Ristorante “Dentella” Bracca
Interclub con RC Treviglio PB
Il tartufo delle nostre valli.
Storia, coltivazione e degustazione
Relatori Margherita Molinari Vice Sindaco ed Assessore Comunale
Andrea Bonucci Presidente A.R.T.O.
Stare bene insieme… Per servire meglio. Questo il Grande Sogno del Presidente Pavoncelli. Per questo, quando maturò l’idea di andare a Bracca per conoscere il Tartufo Nero della Val Serina, il suo entusiasmo fu subito evidente. Si era ancora avvolti dalle incombenze relative ai vari passaggi delle consegne, ma tra presidenti orobici già si cominciavano ad ipotizzare gli interclub. Ogni anno é quasi dovere di ogni presidente prevederne almeno sette od otto, praticamente uno al mese con ognuno degli otto club bergamaschi. Lavorare tra presidenti, prefetti e tesorieri é un modo piacevole per integrare energie, idee e convivialità; sempre utili al meglio operare a favore dei nostri rispettivi club e dunque per la Pace. Proprio come vuole il Presidente Tanaka.
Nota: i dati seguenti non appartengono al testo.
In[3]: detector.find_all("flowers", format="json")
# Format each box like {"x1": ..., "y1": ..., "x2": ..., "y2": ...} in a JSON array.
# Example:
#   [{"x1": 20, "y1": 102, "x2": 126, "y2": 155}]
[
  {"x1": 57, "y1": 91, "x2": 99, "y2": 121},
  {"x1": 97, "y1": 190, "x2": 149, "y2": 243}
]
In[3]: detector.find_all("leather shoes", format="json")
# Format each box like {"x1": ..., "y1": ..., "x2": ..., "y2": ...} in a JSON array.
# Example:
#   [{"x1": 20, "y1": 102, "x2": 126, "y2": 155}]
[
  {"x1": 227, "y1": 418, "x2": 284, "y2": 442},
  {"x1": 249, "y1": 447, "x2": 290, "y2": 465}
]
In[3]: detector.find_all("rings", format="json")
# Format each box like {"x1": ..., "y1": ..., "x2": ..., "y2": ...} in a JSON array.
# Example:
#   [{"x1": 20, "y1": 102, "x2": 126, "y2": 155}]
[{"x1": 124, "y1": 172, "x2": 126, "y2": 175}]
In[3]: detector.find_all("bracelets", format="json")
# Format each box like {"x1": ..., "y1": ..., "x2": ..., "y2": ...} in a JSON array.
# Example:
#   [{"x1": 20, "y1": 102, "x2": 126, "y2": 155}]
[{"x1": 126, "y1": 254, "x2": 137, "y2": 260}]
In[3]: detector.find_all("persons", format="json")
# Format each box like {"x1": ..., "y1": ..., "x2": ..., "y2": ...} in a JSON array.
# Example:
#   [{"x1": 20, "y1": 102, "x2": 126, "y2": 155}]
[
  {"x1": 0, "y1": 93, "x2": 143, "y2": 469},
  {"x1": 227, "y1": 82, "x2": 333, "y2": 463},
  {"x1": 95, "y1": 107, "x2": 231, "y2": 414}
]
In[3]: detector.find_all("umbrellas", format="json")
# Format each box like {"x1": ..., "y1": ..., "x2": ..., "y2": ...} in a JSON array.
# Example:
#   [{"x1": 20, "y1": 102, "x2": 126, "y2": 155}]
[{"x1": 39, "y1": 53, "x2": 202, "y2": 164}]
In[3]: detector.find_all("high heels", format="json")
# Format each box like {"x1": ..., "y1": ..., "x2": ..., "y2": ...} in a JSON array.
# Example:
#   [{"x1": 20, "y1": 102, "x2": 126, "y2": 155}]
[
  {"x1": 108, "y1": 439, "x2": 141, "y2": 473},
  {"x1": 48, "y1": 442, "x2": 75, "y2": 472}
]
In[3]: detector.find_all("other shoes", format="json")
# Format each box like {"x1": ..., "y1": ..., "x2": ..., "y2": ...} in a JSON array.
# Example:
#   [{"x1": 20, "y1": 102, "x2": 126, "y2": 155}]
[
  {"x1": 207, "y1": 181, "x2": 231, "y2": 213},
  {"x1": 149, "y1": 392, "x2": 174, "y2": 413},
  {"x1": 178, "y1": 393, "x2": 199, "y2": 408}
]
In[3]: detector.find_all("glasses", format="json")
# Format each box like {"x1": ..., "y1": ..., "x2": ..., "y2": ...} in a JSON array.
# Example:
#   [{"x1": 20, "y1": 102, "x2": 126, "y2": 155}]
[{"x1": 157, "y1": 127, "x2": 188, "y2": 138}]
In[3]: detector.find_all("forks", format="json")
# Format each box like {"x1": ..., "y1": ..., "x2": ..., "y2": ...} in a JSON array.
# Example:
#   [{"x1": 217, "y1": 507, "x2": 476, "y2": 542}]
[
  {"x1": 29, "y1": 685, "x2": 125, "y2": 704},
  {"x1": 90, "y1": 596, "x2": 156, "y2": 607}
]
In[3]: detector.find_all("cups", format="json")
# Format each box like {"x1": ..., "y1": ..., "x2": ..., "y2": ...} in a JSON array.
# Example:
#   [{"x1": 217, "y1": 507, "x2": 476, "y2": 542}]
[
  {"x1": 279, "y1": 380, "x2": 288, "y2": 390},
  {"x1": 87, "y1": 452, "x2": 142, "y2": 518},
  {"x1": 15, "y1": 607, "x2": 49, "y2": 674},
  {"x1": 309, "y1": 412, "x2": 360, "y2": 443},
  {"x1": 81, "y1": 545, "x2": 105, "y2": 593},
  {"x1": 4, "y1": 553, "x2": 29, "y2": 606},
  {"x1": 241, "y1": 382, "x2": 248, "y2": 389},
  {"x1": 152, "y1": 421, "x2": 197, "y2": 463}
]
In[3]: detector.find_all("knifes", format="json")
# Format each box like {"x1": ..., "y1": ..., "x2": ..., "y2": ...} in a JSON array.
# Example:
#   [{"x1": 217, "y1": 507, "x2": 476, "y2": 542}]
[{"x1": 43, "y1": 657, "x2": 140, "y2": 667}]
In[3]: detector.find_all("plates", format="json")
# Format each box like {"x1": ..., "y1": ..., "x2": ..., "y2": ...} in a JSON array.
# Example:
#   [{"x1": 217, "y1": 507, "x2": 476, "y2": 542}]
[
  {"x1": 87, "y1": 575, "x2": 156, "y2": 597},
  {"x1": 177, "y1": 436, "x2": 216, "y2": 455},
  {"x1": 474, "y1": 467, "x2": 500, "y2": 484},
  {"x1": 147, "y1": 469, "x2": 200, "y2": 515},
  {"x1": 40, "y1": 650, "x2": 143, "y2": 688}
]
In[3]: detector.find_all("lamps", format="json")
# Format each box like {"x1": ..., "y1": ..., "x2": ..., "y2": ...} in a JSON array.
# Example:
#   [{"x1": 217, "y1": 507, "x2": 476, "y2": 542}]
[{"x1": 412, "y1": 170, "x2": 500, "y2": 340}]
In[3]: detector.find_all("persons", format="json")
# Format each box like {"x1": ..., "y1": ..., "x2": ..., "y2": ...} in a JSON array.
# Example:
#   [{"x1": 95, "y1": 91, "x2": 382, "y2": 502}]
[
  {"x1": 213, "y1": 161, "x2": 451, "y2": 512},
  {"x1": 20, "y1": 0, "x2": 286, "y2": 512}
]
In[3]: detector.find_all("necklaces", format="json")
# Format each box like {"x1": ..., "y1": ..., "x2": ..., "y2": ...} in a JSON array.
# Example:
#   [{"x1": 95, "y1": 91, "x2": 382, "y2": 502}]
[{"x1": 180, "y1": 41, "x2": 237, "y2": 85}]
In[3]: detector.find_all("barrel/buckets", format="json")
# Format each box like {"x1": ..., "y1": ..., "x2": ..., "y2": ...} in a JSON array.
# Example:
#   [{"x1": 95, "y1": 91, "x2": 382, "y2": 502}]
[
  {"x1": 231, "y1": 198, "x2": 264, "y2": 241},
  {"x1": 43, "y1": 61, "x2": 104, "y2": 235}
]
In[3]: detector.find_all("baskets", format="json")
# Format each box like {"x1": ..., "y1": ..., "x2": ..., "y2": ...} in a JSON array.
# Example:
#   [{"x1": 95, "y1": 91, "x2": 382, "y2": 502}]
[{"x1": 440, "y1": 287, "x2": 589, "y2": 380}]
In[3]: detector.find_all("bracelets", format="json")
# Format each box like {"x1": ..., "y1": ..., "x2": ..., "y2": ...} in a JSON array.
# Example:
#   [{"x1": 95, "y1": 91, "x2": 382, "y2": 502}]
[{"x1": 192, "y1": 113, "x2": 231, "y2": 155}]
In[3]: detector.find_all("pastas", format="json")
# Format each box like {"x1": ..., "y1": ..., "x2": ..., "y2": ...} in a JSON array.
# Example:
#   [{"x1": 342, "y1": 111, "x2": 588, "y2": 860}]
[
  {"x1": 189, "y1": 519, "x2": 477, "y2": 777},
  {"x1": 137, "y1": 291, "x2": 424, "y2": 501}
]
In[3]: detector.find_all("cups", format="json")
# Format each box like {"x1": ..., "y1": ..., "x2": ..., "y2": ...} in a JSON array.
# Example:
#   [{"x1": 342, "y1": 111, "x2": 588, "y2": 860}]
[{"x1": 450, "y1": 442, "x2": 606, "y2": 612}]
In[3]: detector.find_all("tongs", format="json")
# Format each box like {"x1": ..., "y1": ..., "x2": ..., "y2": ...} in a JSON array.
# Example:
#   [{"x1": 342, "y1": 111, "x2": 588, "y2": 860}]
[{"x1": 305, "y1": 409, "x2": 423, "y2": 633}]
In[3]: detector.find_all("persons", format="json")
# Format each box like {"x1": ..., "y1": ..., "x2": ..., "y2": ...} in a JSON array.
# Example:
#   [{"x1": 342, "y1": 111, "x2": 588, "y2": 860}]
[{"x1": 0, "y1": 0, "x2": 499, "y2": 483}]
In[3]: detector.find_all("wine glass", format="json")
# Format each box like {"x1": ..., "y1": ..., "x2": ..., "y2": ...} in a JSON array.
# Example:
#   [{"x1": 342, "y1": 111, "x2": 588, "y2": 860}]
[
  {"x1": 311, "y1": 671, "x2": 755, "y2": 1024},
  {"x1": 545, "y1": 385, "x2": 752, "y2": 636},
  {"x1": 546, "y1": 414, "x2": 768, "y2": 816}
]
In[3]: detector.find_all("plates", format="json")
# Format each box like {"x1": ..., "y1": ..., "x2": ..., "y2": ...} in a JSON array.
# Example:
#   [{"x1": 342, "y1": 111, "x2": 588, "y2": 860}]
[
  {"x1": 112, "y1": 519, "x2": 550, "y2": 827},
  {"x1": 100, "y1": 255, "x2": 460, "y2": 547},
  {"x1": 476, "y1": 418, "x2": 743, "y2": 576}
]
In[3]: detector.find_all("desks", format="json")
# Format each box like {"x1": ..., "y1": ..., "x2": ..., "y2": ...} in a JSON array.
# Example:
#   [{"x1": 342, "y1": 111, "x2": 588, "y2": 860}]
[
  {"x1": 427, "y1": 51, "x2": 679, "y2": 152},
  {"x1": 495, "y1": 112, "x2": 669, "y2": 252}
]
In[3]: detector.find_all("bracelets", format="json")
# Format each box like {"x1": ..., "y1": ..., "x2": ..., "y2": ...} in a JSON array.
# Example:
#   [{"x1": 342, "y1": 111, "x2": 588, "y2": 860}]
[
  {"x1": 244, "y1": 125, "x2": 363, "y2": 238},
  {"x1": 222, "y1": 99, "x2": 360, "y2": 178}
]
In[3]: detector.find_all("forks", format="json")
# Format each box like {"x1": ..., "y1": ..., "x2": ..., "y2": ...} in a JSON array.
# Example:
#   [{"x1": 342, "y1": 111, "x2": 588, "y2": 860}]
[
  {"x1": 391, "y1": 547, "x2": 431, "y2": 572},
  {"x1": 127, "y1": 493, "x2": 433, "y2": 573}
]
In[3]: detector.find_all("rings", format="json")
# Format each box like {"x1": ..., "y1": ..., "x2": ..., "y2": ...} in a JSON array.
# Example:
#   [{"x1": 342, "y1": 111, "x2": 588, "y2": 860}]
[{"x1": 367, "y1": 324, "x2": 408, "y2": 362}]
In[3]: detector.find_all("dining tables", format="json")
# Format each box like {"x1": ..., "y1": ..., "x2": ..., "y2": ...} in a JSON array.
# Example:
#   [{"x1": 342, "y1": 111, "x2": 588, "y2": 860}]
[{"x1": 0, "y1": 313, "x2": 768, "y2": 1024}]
La Val Serina la conosciamo da tempo, quelle sono zone di piacevole vacanza e San Pellegrino é sempre lí che ci accoglie quando siamo in viaggio, per la Valle Brembana. Ma la storia di quel tartufo proprio non ci era presente e nemmeno conosciuta. Conoscevamo le meravigliose acque e dunque scoprire, durante l’incontro con l’Amministrazione Comunale, che per Bracca é una cosa seria e che le varietà sono piú di una decina, che i miceti hanno forme fantasiose e belle se viste al microscopio, ….é stato piacevole. La realtà complessa ci é stata confermata da Andrea Bonucci, Presidente dell’A.R.T.O., (Associazione Ricercatori e Tartuficoltori Orobici) che conta circa seicento aderenti in Provincia di Bergamo. La cortesia degli ospiti é stata massima e davvero in pochi minuti sono riusciti a farci partecipare ad una storia e ad una tradizione ben consolidata. Tutto questo ci ha ben introdotti alla cena conviviale che ne sarebbe seguita di lì a poco. L’incontro col tartufaio e il suo cane, entrambi in carne ed ossa, ci ha aperto il cuore. Entrambi resi freschi dalla passione e dalla dedizione ci hanno fatto venir voglia di praticare almeno per una volta quella attività. Ivo Locatelli, giovane tartufaio, infatti ci ha invitato, quando lo vorremo, ad andare con lui su per i prati, di giorno o meglio ancora, di notte. Tutti abbiam detto che ci saremmo andati volentieri, ma …un’altra volta! Chissà se questo si avvererà mai, fatto sta che il menù titolato “Il Profumo del Tartufo” non lasciava dubbi sul buon esito di quell’esperienza culinaria. Alla fine il Risotto al Tartufo nero e fonduta di Stracchino all’Antica ha soddisfatto tutti i palati.
Il rientro, vincolato alle due soste di Bergamo e di Treviglio, oltre ai ritardi accumulati in prima serata, ha rappresentato l’unica nota storta di una serata piacevole e gustosa.